When people borrow money to buy a home, the mortgage can seem confusing because the borrower has to sign two documents for the mortgage loan: the promissory note and the deed of trust, or, simply, trust deed. The promissory note is your promise to pay the borrower. The trust deed represents the lender's financial interest in the title to the property. If you don't pay the note, the lender can take the property under the terms of the trust deed.
A trust deed has three parties to it. The first is you, the borrower. You become the trustor. The second is the lender, who becomes the beneficiary. The third party is the trustee, who holds a claim of title, sometimes called "bare title," on the property.
While the note itself is your promise to pay, the trust deed identifies the terms. Trust deeds are not perfectly uniform, and vary slightly by state and lender. In general, they give a legal description of the property, and define the loan amount and the parties involved. The legal procedures in the event of nonperformance of the loan will also be clearly set out. If the note is paid as agreed, the trustee's job is to reconvey title of the property to the borrower. If the borrower does not pay, the trustee holds the power of sale.
Trustee's Importance in a Slow Housing Market
In times of economic downturn, some people become unable to pay their mortgages and the lender decides to foreclose. It's the trustee's duty to carry out this procedure under terms of the deed of trust.
The trustee usually changes during a foreclosure proceeding. The initial trustee is often a title company. But when foreclosure begins, the original trustee can turn it over to a firm specializing in this process. When this happens, it's called a substitution of trustee.
The trustee sends out the notice of default to the trustor (the borrower), describing the past-due amounts, the fees and the beneficiary's intent to sell the property at public auction.

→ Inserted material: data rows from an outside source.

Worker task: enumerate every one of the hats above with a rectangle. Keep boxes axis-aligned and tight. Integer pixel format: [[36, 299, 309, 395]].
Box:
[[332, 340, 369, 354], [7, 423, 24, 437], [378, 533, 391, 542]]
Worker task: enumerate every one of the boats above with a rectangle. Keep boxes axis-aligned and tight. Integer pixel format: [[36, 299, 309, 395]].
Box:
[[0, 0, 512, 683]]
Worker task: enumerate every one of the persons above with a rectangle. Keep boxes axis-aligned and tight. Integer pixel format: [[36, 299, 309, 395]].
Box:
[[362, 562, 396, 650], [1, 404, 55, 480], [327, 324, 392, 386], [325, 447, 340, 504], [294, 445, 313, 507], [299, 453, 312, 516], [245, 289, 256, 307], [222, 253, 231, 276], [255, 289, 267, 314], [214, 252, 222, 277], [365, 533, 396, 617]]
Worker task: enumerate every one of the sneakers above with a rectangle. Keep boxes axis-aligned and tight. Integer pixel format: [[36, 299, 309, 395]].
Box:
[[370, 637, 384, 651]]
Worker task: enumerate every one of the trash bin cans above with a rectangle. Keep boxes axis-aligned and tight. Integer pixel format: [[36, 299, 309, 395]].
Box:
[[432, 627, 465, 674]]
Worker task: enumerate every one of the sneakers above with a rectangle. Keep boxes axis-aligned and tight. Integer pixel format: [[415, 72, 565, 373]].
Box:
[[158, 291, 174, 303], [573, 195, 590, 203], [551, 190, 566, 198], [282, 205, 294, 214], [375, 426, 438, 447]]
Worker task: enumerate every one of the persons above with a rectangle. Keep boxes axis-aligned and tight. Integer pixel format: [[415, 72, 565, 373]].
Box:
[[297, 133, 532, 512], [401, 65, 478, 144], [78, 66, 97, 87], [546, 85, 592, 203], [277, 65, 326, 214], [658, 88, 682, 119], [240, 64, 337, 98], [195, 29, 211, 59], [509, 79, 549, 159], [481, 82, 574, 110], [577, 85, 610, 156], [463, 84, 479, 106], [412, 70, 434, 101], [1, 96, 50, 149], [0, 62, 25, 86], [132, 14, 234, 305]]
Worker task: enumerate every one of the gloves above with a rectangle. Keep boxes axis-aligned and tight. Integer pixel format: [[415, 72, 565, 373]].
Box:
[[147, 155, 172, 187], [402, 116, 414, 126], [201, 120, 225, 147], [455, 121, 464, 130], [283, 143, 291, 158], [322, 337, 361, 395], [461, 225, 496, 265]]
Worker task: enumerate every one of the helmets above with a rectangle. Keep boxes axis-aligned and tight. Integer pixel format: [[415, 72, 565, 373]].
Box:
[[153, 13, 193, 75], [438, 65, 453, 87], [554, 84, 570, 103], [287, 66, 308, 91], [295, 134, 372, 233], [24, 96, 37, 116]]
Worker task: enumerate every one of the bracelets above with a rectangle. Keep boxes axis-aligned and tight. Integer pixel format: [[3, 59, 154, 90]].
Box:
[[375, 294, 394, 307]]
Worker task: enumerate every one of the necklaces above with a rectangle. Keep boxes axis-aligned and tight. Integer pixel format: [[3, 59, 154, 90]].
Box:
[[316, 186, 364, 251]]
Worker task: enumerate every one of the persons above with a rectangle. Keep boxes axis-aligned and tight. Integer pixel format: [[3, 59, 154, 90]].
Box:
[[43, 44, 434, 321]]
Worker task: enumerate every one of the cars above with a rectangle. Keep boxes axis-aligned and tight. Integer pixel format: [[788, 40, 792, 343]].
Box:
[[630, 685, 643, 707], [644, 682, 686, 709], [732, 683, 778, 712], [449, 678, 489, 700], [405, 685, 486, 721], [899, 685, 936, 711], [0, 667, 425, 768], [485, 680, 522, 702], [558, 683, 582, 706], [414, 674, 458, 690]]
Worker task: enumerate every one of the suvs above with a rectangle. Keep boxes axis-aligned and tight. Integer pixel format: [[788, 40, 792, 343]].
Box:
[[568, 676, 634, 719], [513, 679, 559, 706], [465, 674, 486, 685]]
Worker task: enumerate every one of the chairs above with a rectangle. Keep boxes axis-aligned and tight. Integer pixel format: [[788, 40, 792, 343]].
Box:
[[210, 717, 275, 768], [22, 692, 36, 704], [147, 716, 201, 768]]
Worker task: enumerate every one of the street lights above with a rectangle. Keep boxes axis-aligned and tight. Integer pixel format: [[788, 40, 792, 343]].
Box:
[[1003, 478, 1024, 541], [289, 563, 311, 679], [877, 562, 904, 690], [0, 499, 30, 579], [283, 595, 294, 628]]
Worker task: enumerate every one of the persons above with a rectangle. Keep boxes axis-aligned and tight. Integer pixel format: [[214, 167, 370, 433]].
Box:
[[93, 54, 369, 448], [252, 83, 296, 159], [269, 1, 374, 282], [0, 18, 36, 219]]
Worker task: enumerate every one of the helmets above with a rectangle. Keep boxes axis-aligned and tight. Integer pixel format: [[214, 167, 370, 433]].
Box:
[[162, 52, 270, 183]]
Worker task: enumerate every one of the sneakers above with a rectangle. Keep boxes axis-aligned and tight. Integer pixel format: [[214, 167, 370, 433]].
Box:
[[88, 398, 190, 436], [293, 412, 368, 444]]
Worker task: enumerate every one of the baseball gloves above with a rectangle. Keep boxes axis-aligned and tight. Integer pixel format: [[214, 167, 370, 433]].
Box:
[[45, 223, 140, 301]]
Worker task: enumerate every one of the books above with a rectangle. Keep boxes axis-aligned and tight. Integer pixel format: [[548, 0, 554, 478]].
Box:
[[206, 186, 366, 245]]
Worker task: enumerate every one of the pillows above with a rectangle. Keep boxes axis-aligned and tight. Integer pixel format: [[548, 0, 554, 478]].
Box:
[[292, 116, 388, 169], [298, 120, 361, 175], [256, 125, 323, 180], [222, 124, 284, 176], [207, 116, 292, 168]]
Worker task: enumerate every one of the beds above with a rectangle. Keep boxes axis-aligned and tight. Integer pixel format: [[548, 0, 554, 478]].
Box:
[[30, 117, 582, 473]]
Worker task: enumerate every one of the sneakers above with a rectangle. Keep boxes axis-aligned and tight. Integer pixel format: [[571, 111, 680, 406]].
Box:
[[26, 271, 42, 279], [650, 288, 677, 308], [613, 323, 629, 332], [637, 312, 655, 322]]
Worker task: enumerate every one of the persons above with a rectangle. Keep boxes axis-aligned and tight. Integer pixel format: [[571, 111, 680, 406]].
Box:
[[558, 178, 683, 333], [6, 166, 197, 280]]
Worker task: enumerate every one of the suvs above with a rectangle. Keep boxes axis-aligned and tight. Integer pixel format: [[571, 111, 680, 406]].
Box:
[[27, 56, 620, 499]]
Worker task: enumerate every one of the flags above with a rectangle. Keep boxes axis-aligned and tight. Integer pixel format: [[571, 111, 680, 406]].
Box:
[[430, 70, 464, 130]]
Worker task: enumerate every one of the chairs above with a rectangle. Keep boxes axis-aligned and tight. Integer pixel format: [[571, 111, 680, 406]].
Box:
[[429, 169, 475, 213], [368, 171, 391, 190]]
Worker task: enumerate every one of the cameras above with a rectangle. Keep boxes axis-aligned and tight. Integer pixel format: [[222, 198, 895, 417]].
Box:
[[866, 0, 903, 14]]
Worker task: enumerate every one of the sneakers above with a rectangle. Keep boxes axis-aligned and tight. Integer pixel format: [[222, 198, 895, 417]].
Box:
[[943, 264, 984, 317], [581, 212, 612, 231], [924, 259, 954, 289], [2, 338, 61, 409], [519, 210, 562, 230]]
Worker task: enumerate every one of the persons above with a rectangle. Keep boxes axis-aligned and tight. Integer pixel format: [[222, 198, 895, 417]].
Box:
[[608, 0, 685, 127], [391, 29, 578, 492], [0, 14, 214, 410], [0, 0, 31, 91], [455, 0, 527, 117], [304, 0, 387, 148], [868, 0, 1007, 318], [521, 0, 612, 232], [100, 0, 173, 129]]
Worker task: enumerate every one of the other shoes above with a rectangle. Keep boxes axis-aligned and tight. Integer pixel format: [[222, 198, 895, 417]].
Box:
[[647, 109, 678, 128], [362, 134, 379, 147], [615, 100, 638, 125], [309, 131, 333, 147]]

If the trustor is able to pay the past-due amount, or if the beneficiary decides to delay the procedure, the trustee receives the funds or stays the foreclosure, and handles the paperwork and filings.
What Trustees Do Not Do
A trustee is a disinterested third party and does not favor one side or the other. The trustee's purpose is to administer the note terms. If the borrower has other issues, such as a second mortgage, deficiency, etc., the trustee will likely not be involved.
While a trustee is often thought of as accompanying foreclosures, their existence has been positive for home buyers. Prior to the Note and Trust Deed form of mortgage loan, lenders would have to foreclose on a note in a process called a judicial foreclosure. In this scenario, a suit to claim property on a defaulted loan has to go before a judge, who rules on the case. Court dates are often far into the future, leaving the defaulting borrower in the property and the lender unpaid for months. Most states have a right of redemption, meaning the defaulting borrower can buy back the property long after he or she has lost the court ruling. In Oregon, for example, the right of redemption is 180 days after judgment.
A foreclosure under a note and deed of trust is called a nonjudicial foreclosure because it doesn't go to court. When the borrower defaults on the promissory note, the trustee is able to take title to the property and have it auctioned off to pay back the lender. No judge is involved, the lender is satisfied and there is no right of redemption for the defaulting borrower.